Afgański ocalały z polio daje nadzieję. Jego fabryka skarpet zatrudnia wyłącznie osoby z niepełnosprawnościami
W niewielkim pokoju w centrum Heratu, najbardziej wysuniętego na zachód miasta Afganistanu, 36-letni Shahabuddin przesuwa się po podłodze, opierając się wyłącznie na dłoniach. Zatrzymuje się przy świeżo wyprodukowanym stosie skarpet, które trzeba posegregować i zapakować.
Obu nóg pozbawił go ładunek-pułapka przy drodze dziesięć lat temu, w czasach, gdy Afganistan był rozdarty między siły pod wodzą USA a talibskich bojowników. Ojciec czwórki dzieci przez całą dekadę nie mógł znaleźć pracy, utrzymywał rodzinę tylko dzięki pomocy krewnych.
Dziś ma zatrudnienie – w warsztacie produkującym skarpety, który zatrudnia wyłącznie osoby z niepełnosprawnościami.
– Stałem się osobą niepełnosprawną przez wybuch. Obie nogi mi amputowano – opowiada w krótkiej przerwie w pracy. – Teraz pracuję w fabryce skarpet i jestem bardzo szczęśliwy, że dostałem tutaj pracę.
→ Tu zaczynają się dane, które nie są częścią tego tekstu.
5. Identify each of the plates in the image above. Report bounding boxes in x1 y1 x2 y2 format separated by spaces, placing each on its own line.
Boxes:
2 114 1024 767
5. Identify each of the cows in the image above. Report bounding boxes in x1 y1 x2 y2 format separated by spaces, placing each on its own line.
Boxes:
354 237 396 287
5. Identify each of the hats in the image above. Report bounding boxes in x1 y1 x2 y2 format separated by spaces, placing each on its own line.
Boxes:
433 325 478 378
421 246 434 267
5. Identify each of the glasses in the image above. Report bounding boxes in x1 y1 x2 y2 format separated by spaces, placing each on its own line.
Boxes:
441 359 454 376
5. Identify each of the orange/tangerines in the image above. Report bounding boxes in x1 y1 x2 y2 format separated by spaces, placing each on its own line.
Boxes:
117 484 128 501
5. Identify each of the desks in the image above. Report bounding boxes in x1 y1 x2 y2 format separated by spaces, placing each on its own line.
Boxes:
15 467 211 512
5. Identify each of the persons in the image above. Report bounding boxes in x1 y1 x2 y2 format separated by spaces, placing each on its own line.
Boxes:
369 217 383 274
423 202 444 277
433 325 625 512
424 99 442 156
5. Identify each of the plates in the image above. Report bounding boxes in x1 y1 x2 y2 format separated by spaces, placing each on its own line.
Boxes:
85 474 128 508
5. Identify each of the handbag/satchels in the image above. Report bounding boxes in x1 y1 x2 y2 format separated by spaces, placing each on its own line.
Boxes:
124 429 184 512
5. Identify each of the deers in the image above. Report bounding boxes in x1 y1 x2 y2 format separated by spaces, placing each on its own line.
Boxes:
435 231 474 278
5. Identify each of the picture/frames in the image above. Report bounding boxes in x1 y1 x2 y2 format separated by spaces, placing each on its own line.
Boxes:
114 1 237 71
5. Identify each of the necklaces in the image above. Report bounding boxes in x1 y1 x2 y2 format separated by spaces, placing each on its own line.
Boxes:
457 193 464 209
Fabryka od ludzi z niepełnosprawnościami – dla ludzi z niepełnosprawnościami
Pomysłodawcą warsztatu jest Mohammad Amiri, 35-latek, który przez lata prowadził mały sklep spożywczy. Jako dziecko chorował na polio – od lat sam żyje z niepełnosprawnością. Miesiąc temu zdecydował się założyć własny biznes, który nie tylko da mu utrzymanie, ale też stworzy miejsca pracy dla innych.
– Fabryka, którą finansują i wspierają osoby z niepełnosprawnościami, ruszyła w zeszłym miesiącu. Obecnie zatrudniamy około 50 takich osób – mówi Amiri. – Pracują przy produkcji, pakowaniu i sprzedaży skarpet w mieście.
Wspólnie z drugim ocalałym z polio założyli warsztat, w którym pracują mężczyźni z różnymi rodzajami niepełnosprawności – po urazach wojennych, wrodzonych wadach czy chorobach. Zespół produkuje cztery podstawowe rodzaje skarpet: krótkie i długie, na zimę i lato.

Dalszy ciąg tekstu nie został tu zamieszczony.